A gentle reminder in case you’ve forgotten: tax time is just around the corner, and Uncle Sam is waiting to collect his annual fee. Like a trip to the dentist, completing your taxes before the mid-April deadline is an unwelcome but necessary task, and avoidance only makes things worse. You may owe less than you think, however, or even be entitled to a refund. To avoid overpaying the IRS, make sure you know about these easily overlooked federal tax break options.
First-time Homeowners Credit A temporary tax break that was signed into law last year for first-time homeowners now has an extended deadline and improved terms.

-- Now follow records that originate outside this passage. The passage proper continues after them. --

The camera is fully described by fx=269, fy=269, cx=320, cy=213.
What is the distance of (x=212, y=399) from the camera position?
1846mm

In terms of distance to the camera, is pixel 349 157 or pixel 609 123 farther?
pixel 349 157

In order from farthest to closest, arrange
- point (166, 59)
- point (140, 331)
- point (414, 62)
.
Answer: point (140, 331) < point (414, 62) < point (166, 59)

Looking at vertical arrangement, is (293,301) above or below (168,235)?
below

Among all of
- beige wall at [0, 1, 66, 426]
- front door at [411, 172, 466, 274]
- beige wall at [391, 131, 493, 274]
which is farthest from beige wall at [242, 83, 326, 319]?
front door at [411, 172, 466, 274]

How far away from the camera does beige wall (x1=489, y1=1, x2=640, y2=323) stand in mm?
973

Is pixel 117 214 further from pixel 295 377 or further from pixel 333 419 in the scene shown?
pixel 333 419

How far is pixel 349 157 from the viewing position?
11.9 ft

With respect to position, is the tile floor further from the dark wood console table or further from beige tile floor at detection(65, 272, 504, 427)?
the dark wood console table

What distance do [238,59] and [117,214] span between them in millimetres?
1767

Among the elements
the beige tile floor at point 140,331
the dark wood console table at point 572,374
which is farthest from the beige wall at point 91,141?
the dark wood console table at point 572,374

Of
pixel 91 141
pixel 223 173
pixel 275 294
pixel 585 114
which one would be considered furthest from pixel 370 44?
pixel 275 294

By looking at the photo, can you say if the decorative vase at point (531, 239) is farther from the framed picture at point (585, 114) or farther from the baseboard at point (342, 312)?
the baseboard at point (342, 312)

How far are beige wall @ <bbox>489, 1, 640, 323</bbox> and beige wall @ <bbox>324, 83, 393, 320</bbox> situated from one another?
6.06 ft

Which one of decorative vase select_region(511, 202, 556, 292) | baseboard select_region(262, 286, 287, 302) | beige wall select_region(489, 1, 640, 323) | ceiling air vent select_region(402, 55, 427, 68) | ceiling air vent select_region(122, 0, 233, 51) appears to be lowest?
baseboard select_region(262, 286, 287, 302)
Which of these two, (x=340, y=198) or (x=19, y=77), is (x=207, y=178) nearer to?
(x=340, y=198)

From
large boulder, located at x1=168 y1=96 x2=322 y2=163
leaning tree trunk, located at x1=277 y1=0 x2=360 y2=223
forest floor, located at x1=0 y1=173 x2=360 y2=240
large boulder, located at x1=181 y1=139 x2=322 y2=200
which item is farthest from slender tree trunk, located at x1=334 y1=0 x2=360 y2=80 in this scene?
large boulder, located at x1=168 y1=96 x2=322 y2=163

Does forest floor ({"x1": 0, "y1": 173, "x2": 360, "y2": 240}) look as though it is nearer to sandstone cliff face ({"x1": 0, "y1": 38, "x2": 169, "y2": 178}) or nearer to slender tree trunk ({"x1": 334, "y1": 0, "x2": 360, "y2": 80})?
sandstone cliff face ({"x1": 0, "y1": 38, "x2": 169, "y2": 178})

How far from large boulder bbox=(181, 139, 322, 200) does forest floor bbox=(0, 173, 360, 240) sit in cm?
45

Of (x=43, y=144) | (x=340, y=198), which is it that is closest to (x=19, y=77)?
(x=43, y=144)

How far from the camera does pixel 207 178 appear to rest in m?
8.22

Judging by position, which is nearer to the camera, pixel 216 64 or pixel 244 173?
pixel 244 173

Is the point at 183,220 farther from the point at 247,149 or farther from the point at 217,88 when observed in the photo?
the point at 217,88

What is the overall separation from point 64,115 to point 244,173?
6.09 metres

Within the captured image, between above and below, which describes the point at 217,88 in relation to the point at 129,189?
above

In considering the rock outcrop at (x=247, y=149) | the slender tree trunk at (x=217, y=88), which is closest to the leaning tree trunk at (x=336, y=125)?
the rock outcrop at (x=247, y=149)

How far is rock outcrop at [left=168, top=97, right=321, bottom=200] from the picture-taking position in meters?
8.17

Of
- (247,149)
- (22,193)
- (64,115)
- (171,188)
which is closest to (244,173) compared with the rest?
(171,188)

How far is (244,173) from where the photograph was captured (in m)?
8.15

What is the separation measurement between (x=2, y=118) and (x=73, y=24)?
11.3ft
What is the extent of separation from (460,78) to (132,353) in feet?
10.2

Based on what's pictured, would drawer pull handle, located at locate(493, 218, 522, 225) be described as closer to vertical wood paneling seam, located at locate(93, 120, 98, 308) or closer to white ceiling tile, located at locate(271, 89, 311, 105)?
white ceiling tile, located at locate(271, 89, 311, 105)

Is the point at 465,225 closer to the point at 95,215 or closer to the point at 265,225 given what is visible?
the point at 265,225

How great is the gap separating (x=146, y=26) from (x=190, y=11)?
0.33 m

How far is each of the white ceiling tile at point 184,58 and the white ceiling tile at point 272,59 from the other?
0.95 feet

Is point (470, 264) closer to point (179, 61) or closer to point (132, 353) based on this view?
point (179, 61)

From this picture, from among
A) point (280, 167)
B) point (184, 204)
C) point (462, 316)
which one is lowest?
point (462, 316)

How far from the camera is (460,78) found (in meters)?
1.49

In its original form, this limited-time incentive provided a $7,500 tax credit to first-time homeowners who purchased a house between April 9, 2008 and June 30, 2009, plus a repayment requirement with a 15-year time limit. Under the new terms, the first-time home purchase deadline has been extended to Dec. 1, 2009 and the tax credit amount has been increased to $8,000. The repayment requirement has also been waived, as long as the home isn’t sold for at least 3 years. In addition, first-time buyers in 2009 are allowed claim this credit ahead of time by including it on their 2008 tax returns.
Job-Search Costs Deduction Tax deductions often play a secondary role to credits and exclusions, but they are far from being worthless. One lesser-known deduction option that can help trim your tax bill involves job-hunting expenses. If you lost your job in 2008, you may be able to deduct the expenses of searching for a new one, but only under the following conditions:
1. Job-search expenses are deductible if you looked for new employment within the same line of work. If you searched for your first job or for one that was in another line of work, you’re out of luck in terms of deducting job-search expenses.
2. You must itemize deductions on your 2008 tax return in order to deduct job-hunting expenses. In addition, these expenses must exceed 2 percent of your 2008 adjusted gross income to qualify as a deduction.
Health Savings Account Funds Exclusion As the term implies, the beauty of an exclusion is that qualifying funds are literally excluded from being taxed. For example, this applies to health savings account (HSA) funds, which provide an alternative to traditional health care coverage and supplement a corresponding high-deductible health insurance plan. All HSA funds are tax-free, and unlike other types of investment accounts, there are no penalty taxes for early fund withdrawals when it comes to HSAs.